Depression, anxiety, post-traumatic stress disorder and health-related quality of life and its association with social support in ambulatory prostate cancer patients

A Mehnert, C Lehmann, M Graefen, H Huland, U Koch
European Journal of Cancer Care 2010, 19 (6): 736-45
The aim of this study is to identify anxiety, depression and post-traumatic stress disorder in prostate cancer patients and to investigate the association with social support and health-related quality of life. A total of 511 men who had undergone prostatectomy were surveyed during ambulatory follow-up care for an average of 27 months after surgery using standardised self-report measures (e.g.
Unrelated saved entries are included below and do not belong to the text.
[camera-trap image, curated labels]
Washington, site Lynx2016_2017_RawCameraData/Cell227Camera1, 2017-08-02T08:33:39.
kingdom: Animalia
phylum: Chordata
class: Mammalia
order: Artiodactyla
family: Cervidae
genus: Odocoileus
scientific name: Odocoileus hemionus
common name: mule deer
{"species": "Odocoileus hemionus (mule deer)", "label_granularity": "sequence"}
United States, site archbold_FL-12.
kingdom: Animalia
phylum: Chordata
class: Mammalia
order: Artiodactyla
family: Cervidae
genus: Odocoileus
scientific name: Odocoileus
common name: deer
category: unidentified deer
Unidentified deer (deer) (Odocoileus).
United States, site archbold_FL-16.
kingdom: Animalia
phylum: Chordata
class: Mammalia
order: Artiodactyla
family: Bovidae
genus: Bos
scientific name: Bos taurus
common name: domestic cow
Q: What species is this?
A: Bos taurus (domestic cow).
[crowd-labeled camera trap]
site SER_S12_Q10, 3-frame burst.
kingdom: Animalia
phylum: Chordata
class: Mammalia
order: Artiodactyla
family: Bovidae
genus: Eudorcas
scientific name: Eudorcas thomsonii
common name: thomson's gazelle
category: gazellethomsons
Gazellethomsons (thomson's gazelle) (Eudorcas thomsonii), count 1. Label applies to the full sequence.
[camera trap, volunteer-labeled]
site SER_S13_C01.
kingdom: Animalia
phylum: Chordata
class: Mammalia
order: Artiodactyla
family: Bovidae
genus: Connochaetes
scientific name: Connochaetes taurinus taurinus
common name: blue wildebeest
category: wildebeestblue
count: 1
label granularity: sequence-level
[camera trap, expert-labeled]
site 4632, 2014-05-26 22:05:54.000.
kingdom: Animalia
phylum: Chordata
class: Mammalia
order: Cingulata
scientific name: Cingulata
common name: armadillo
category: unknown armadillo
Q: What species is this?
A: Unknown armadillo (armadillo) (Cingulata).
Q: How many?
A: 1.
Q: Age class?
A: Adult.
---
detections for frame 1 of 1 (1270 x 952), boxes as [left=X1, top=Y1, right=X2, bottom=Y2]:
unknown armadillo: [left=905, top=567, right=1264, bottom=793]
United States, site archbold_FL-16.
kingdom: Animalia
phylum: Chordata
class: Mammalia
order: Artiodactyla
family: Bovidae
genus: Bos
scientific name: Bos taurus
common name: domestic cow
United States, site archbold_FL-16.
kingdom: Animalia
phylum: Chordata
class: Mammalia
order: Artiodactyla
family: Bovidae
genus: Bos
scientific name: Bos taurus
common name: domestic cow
Hospital Anxiety and Depression Scale, Posttraumatic Stress Disorder Checklist--Civilian Version, Illness-Specific Social Support Scale, Short-Form Health Survey). Seventy-six per cent of patients evaluated their disease as 'not' or a 'little threatening'. The cancer diagnosis and uncertainty were most frequently reported as 'distressing', while medical treatment and doctor-patient interaction were most frequently evaluated as 'most helpful'. The number of patients reporting increased levels of psychological distress was 16%, with 6% demonstrating signs of having severe mental health problems'. No higher levels of anxiety and depression were observed in cancer patients compared with age-adjusted normative comparison groups. Lack of positive support, detrimental interactions and perceived threat of cancer were found to be predictors of psychological co-morbidity (P < 0.001). Lack of positive support, detrimental interactions, threat of cancer, disease stage and age significantly predicted mental health (P < 0.001), whereas the impact of social support on physical health was rather weak. Findings emphasise the need for routine psychosocial screening.